**EXERCISE PASSAGE**
Vasectomy is a permanent birth control method , unless a reversal is performed. Once the semen is clear of sperm you will not have to care about other methods of contraception but will still be able to enjoy sex as earlier.
Vasectomy is a minor surgical procedure, much less complicated than tubal ligation in women.
You might say that it is a rather expensive procedure, overall you will spend less since you won’t have to pay for other methods of birth control .
It is the most effective method of birth control, the efficiency of which is 99.9-100% once your semen is clear of sperm. However, remember that during 7-10 sexual intercourses you should use additional methods of contraception since your semen does not become sterile (clear of sperm) immediately after surgery. For this reason two tests to check for sperm in semen are performed after surgery. The first sample for the test of the semen should be taken 8-12 weeks after vasectomy, the second one should be taken 2 weeks after the first one. When both of these samples are negative for sperm a man is considered to be sterile and does not have to use alternative methods of birth control.
Side-effects and Complications
Although 500,000 of vasectomies are performed in the United States annually, most of them successfully, as with any surgery there are certain side-effects and possible complications you should be aware off.
Side-effects are very mild including a short numbness of the scrotum until a local anesthetic wears off. Some patients may experience bruising and soreness of the scrotum.
Complications are very rare but still possible. About 10% of patients suffer from bleeding, feel more pain and inflammation than others. In very rare cases the sperm may still be present in the semen within a year after the surgery. The reason for that may be a slower clearing of the sperm from the ducts, or it may be due to recanalization of the ducts resulting in a repeat vasectomy . In addition the sperm that leaks out of the cut ends may accumulate in the surrounding tissues resulting in very painful numbs, called sperm granulomas, which need operative care. Very rarely but inflammation of the sealed off ends of ductus deferens may occur requiring additional medical treatment.

**SUPPLIED INFORMATION**
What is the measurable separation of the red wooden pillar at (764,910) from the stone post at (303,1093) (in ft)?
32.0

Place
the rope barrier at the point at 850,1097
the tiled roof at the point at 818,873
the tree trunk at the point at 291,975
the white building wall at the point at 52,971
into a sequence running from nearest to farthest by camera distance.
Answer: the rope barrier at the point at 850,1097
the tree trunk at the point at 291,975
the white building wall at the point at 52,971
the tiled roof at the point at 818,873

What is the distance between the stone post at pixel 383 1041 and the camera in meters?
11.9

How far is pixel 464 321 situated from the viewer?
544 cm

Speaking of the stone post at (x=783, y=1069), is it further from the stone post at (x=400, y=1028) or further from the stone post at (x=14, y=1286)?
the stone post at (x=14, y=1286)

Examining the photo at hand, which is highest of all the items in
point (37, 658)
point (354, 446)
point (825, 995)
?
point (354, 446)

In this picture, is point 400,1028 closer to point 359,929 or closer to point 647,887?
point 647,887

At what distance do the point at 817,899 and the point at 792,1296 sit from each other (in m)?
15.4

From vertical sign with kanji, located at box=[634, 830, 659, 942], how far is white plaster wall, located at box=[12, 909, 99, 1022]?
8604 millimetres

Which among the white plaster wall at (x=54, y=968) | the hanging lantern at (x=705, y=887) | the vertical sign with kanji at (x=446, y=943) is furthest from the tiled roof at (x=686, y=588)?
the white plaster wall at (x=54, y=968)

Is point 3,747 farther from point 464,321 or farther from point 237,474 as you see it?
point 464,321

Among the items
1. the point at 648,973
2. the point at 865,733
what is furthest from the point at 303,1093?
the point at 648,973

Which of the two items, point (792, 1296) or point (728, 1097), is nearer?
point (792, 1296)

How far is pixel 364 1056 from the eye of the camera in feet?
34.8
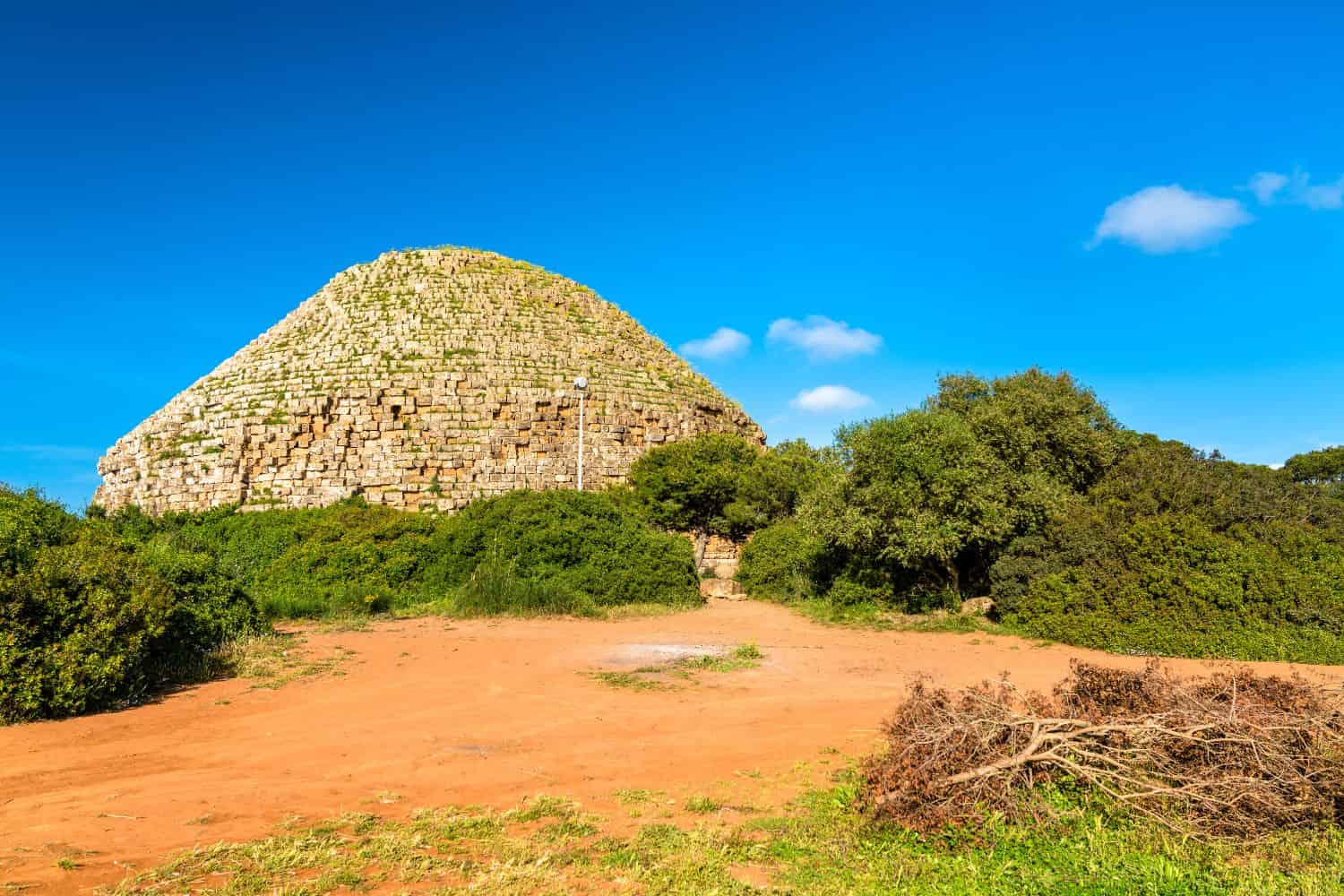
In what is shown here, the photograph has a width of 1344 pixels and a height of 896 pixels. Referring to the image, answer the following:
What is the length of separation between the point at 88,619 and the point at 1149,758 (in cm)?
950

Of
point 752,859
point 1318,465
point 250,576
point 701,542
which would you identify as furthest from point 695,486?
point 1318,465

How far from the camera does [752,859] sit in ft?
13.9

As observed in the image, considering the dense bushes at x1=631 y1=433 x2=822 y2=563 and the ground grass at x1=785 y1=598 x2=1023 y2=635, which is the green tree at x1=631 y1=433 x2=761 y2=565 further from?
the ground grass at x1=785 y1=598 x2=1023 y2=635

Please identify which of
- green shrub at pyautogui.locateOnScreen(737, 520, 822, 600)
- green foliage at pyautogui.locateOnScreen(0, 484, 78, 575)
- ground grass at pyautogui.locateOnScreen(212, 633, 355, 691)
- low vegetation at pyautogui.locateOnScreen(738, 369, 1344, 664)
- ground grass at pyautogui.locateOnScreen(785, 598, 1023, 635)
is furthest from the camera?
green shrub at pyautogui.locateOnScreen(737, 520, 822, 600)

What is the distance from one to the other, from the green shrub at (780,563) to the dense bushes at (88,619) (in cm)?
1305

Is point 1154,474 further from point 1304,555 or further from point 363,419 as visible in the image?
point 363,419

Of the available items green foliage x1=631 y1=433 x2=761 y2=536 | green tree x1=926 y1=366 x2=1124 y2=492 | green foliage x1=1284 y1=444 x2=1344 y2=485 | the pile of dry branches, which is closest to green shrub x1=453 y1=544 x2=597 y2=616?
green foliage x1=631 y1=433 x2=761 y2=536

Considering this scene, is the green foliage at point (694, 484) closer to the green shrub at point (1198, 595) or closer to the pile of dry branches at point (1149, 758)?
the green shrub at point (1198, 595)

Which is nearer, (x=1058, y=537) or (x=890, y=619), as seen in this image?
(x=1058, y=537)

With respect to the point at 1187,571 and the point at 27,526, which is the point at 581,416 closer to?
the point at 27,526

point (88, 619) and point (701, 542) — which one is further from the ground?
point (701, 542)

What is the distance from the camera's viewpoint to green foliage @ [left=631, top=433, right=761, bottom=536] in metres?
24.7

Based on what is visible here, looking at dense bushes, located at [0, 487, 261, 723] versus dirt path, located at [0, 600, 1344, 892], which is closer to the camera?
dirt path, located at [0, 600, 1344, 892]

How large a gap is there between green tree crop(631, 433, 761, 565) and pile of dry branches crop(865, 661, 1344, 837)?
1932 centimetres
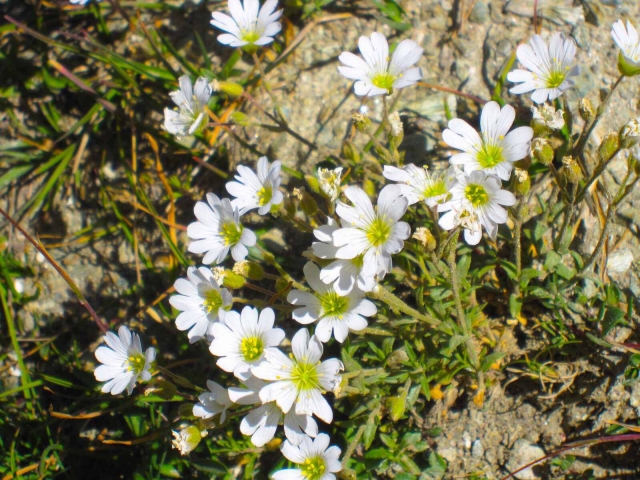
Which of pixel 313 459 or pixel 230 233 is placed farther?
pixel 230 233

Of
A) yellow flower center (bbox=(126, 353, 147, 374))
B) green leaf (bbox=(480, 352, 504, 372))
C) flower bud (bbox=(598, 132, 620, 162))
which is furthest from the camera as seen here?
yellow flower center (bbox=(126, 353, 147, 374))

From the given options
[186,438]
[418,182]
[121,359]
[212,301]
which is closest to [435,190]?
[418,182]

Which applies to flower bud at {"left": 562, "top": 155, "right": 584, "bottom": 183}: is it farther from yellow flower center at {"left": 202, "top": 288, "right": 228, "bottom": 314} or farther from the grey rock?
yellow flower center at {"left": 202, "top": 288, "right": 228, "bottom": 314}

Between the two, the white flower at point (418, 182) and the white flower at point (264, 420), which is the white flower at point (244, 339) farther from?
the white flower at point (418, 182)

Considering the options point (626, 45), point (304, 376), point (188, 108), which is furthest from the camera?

**WHAT IS EXPECTED**
Quote the vasectomy text exactly, between the words "Vasectomy is a permanent" and "ligation in women.", inclusive.

**RESULT**
Vasectomy is a permanent birth control method , unless a reversal is performed. Once the semen is clear of sperm you will not have to care about other methods of contraception but will still be able to enjoy sex as earlier.
Vasectomy is a minor surgical procedure, much less complicated than tubal ligation in women.